本文:
たぶん、配列の割り当てメモリアドレスとSgn関数の戻り値が関連しているのかな、と思います。
以下、配列のアドレス値とSgn結果。
Private Declare Sub GetMem4 Lib "msvbvm60" (ByRef Addr() As Any, RetVal As Long)
Sub MemoryTest()
Dim v_sList(3) As Variant'静的配列
Dim v_dList() As Variant'動的配列
Dim retAddr As Long
Dim ret As Integer
Debug.Print "【静的配列】"
GetMem4 v_sList, retAddr
Debug.Print "Addr -> " & retAddr
ret = Sgn(v_sList)
Debug.Print "Sgn -> " & ret
Debug.Print "【静的配列(値設定後)】"
v_sList(0) = 123
GetMem4 v_sList, retAddr
Debug.Print "Addr -> " & retAddr
ret = Sgn(v_sList)
Debug.Print "Sgn -> " & ret
Debug.Print "【動的配列(割り当て前)】"
GetMem4 v_dList, retAddr
Debug.Print "Addr -> " & retAddr
ret = Sgn(v_dList)

抽出データ:
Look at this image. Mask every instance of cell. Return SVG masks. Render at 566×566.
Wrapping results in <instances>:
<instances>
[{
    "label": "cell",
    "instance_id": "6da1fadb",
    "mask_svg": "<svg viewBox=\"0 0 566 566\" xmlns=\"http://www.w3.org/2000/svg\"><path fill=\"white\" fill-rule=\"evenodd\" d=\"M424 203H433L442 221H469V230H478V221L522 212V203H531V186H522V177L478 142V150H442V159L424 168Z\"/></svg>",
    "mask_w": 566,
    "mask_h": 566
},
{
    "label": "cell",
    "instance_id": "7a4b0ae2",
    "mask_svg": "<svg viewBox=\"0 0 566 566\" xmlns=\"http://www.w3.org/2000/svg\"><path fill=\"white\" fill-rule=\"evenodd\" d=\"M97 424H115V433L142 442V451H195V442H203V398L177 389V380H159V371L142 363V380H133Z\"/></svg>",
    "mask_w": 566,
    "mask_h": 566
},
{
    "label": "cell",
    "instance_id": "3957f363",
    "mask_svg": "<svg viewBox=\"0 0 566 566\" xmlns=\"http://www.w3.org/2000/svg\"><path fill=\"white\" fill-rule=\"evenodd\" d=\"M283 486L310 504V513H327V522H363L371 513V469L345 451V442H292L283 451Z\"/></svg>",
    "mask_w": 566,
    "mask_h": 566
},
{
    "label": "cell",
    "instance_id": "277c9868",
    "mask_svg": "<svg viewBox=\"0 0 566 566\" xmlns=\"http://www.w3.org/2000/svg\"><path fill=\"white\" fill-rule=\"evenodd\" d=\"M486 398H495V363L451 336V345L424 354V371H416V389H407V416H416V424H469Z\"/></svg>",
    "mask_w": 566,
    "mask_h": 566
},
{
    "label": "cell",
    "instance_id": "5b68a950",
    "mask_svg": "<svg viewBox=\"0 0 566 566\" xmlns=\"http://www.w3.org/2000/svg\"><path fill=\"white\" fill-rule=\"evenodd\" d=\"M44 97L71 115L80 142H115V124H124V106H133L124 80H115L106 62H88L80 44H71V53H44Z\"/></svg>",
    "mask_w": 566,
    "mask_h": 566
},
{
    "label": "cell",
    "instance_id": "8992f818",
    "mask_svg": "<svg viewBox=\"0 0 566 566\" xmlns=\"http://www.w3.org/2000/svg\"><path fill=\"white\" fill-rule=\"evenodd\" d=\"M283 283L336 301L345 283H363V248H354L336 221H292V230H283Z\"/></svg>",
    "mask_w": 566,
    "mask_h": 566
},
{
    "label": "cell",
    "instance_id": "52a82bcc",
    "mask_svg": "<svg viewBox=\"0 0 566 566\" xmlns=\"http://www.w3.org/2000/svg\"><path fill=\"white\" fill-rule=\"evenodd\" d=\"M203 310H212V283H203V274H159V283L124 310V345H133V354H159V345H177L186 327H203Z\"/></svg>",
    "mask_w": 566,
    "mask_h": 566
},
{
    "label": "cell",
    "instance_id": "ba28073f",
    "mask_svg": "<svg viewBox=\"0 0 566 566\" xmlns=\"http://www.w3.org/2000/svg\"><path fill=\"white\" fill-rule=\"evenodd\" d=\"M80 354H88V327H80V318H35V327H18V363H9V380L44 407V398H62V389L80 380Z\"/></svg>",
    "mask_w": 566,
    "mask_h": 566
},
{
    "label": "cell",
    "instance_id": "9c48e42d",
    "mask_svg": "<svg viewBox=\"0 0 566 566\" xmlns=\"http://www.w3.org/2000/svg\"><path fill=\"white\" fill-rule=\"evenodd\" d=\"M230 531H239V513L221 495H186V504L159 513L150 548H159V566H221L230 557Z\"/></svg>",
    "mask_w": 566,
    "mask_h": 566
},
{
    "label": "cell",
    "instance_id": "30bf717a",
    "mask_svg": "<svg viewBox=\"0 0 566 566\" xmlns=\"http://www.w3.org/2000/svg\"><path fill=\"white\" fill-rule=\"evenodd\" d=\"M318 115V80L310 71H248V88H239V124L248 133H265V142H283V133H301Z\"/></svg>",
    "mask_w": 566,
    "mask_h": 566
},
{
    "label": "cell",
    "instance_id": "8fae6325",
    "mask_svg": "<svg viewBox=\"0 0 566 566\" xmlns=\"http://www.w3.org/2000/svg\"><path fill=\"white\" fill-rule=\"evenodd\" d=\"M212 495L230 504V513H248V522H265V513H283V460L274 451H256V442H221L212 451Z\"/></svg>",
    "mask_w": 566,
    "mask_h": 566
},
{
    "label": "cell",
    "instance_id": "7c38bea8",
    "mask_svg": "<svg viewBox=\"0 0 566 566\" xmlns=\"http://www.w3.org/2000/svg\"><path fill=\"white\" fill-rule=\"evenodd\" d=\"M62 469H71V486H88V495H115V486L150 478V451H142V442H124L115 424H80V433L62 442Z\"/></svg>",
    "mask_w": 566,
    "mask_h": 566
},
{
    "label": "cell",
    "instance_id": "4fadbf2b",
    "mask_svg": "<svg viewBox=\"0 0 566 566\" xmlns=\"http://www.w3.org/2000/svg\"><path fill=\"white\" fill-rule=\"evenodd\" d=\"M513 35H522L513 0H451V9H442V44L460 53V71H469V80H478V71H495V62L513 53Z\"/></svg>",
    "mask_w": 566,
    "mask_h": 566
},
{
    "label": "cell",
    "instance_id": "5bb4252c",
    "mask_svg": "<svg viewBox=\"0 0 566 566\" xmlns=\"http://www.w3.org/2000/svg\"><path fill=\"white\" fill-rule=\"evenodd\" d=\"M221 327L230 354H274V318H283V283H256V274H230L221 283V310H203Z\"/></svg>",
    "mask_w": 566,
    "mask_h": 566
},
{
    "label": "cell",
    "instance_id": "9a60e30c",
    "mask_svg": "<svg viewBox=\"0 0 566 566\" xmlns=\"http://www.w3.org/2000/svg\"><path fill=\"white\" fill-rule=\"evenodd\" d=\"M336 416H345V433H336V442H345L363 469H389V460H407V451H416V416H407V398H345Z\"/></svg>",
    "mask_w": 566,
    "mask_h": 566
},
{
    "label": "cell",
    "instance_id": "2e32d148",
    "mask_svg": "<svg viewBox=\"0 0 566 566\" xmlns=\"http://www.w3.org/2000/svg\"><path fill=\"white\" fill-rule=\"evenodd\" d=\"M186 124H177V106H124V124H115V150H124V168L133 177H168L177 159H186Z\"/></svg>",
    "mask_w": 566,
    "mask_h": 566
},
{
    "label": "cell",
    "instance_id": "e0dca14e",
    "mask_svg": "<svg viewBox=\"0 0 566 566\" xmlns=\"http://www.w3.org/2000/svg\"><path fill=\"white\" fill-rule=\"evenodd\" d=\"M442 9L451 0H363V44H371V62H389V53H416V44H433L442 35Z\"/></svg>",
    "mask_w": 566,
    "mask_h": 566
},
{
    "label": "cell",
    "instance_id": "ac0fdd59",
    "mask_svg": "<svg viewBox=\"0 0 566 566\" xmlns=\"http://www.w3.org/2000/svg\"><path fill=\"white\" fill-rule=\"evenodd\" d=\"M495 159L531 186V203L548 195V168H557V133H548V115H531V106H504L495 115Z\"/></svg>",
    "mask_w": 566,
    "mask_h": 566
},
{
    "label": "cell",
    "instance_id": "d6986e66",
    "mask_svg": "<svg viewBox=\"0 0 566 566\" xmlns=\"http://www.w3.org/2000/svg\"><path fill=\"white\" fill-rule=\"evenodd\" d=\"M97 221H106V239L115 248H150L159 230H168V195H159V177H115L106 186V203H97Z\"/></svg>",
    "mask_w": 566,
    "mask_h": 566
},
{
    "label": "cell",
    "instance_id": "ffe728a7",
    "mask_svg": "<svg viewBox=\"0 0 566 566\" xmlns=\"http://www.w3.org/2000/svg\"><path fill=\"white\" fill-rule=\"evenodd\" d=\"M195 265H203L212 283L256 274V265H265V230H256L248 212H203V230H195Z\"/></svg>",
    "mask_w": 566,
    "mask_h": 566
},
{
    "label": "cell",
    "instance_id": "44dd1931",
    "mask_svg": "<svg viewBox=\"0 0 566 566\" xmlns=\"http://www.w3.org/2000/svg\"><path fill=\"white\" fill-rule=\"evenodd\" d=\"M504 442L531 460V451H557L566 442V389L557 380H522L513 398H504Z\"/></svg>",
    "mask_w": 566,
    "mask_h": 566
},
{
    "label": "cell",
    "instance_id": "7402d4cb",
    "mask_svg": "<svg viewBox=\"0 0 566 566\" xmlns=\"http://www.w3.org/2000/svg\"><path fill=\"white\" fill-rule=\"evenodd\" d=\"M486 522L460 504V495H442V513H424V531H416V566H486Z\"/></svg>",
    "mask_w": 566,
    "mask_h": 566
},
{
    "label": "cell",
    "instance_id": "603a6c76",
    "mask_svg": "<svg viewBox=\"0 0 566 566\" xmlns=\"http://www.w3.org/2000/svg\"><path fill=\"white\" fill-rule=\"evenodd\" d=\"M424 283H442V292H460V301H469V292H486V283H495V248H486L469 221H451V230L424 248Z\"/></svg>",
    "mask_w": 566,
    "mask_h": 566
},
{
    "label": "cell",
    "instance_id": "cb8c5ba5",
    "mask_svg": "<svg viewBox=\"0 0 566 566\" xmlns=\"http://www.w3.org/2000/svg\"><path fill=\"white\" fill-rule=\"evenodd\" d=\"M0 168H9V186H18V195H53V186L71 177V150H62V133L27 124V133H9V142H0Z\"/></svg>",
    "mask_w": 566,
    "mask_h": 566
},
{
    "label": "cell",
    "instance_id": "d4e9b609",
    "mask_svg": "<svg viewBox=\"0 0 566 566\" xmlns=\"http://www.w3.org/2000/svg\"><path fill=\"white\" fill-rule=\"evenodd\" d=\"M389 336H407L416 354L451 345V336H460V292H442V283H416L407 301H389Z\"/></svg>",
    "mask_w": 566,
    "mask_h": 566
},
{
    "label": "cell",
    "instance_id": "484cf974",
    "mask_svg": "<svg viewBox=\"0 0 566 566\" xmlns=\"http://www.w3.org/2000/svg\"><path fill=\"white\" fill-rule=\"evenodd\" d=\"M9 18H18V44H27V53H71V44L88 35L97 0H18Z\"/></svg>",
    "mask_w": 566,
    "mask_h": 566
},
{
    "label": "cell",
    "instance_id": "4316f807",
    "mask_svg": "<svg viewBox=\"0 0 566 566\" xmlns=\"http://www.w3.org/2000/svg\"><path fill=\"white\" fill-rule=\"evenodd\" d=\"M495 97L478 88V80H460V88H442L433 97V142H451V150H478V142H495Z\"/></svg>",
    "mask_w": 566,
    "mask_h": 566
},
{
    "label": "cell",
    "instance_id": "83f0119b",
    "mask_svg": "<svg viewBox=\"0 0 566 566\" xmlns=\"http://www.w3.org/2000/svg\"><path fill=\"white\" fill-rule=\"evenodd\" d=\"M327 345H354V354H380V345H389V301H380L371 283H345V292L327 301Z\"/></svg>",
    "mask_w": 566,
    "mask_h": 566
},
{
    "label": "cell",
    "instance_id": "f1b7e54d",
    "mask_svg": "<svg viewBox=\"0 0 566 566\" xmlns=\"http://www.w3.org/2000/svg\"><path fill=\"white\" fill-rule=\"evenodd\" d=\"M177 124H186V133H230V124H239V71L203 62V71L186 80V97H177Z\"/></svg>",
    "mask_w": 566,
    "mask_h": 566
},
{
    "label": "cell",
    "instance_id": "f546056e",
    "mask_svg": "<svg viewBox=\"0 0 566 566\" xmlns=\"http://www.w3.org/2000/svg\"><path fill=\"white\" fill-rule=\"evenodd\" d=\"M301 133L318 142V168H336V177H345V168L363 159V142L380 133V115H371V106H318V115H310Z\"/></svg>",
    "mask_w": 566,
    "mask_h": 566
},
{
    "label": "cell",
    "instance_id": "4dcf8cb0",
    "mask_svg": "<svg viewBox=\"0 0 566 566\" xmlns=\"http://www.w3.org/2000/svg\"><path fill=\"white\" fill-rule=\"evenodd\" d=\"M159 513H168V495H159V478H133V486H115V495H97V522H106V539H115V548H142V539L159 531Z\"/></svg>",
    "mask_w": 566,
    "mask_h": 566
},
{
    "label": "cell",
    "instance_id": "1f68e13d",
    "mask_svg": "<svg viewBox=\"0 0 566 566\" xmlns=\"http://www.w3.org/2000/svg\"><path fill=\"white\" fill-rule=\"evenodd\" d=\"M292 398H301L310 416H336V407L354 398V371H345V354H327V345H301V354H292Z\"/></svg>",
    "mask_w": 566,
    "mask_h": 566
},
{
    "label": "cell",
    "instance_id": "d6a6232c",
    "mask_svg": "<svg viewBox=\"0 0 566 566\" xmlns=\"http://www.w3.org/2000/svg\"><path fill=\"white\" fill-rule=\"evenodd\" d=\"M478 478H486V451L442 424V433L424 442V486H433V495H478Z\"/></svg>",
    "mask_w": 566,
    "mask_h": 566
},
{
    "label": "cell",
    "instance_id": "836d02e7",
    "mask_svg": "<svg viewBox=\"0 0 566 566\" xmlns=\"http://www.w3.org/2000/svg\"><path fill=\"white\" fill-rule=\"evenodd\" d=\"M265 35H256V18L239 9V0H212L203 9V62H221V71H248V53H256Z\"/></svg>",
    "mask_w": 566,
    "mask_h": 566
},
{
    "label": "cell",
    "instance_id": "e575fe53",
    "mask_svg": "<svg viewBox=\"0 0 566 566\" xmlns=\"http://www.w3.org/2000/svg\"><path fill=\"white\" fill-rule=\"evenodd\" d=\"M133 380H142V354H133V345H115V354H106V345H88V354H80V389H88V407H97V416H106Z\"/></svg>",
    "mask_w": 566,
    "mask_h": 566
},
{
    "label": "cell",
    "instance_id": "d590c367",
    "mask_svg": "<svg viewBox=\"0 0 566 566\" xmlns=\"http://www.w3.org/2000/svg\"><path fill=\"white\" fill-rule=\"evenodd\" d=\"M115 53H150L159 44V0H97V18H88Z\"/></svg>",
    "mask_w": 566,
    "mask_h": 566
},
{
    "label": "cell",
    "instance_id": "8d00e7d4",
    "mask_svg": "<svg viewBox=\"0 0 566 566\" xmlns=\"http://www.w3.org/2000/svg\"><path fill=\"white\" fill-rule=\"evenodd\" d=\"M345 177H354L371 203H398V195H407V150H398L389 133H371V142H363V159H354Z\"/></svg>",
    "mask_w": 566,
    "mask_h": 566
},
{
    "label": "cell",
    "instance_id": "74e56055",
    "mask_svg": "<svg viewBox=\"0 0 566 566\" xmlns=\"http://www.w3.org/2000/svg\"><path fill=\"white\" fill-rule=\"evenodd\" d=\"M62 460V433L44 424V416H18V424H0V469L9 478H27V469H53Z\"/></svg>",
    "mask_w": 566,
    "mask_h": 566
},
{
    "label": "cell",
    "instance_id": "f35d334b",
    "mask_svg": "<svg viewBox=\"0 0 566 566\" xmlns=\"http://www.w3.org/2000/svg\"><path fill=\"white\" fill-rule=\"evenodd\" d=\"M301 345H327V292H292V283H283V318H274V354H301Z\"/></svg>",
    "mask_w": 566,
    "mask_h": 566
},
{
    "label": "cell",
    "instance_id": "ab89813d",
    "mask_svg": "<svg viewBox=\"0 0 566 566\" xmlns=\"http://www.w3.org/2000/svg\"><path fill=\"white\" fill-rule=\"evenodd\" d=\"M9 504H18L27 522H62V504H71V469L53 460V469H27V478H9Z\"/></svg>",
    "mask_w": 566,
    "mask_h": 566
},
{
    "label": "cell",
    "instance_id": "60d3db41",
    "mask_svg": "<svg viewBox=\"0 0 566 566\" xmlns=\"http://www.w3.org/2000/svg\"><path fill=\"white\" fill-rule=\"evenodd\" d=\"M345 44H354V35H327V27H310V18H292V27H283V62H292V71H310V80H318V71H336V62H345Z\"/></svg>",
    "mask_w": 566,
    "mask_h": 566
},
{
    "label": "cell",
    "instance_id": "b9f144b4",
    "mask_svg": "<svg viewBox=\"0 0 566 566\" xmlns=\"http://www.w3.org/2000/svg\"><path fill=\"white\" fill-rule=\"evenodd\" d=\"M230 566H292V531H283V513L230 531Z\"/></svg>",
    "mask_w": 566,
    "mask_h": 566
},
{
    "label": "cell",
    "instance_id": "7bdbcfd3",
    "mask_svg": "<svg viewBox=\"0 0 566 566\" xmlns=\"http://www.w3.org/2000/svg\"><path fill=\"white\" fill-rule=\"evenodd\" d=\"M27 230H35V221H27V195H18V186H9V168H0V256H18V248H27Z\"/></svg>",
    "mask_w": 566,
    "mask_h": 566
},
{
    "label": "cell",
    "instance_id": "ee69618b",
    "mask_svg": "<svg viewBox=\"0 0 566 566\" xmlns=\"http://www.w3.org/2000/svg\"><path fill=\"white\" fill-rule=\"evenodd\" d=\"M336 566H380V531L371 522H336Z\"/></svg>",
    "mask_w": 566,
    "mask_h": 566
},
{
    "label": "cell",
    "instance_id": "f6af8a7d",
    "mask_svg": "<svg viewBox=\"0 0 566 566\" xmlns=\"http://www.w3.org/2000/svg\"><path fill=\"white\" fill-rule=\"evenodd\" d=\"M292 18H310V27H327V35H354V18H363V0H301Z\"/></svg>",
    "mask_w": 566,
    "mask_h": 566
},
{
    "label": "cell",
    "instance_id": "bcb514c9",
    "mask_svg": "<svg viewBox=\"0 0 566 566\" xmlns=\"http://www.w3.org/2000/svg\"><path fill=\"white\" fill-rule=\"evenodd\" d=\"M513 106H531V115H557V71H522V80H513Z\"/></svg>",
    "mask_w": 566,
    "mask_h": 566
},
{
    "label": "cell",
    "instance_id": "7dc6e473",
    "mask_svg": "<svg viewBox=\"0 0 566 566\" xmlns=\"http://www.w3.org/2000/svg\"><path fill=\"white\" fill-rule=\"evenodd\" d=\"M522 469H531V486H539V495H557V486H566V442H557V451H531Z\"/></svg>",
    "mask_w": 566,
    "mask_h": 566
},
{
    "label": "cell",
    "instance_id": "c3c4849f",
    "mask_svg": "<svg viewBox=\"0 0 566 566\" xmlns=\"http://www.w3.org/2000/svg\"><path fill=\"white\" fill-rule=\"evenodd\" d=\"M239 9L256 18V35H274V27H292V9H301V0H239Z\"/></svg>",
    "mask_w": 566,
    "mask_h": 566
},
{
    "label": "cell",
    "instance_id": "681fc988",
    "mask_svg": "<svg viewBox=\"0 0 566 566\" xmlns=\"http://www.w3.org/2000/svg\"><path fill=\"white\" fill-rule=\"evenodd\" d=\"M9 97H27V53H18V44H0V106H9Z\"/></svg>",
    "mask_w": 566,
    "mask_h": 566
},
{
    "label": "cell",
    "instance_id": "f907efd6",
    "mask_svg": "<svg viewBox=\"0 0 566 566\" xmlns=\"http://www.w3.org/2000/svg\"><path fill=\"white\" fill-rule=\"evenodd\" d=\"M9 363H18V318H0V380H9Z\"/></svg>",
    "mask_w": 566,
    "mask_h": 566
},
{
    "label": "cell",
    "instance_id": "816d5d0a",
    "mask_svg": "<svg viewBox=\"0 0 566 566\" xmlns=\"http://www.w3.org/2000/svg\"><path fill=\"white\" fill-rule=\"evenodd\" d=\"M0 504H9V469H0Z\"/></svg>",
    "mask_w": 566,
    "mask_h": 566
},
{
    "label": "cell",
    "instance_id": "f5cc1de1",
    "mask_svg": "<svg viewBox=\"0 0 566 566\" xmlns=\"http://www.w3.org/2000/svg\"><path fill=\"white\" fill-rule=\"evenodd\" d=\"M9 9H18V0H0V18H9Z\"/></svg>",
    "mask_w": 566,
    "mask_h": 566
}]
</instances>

練習課題:
1) 配列とSgn関数に関する本文のコードで、Dimによって宣言されている変数名をすべて挙げなさい。
2) 配列とSgn関数に関する本文を、最後の行の後から書き継ぎなさい。
抽出データの各行は本文とは関係ありません。

課題別解答:
1) v_sList、v_dList、retAddr、ret

2)
Debug.Print "Sgn -> " & ret
Debug.Print "【動的配列(割り当て後)】"
ReDim v_dList(3)
GetMem4 v_dList, retAddr
Debug.Print "Addr -> " & retAddr
ret = Sgn(v_dList)
Debug.Print "Sgn -> " & ret
Debug.Print "【動的配列(再割り当て後)】"
ReDim v_dList(5)
GetMem4 v_dList, retAddr
Debug.Print "Addr -> " & retAddr
ret = Sgn(v_dList)
Debug.Print "Sgn -> " & ret
Debug.Print "【動的配列(値設定後)】"
v_dList(0) = 10
GetMem4 v_dList, retAddr
Debug.Print "Addr -> " & retAddr
ret = Sgn(v_dList)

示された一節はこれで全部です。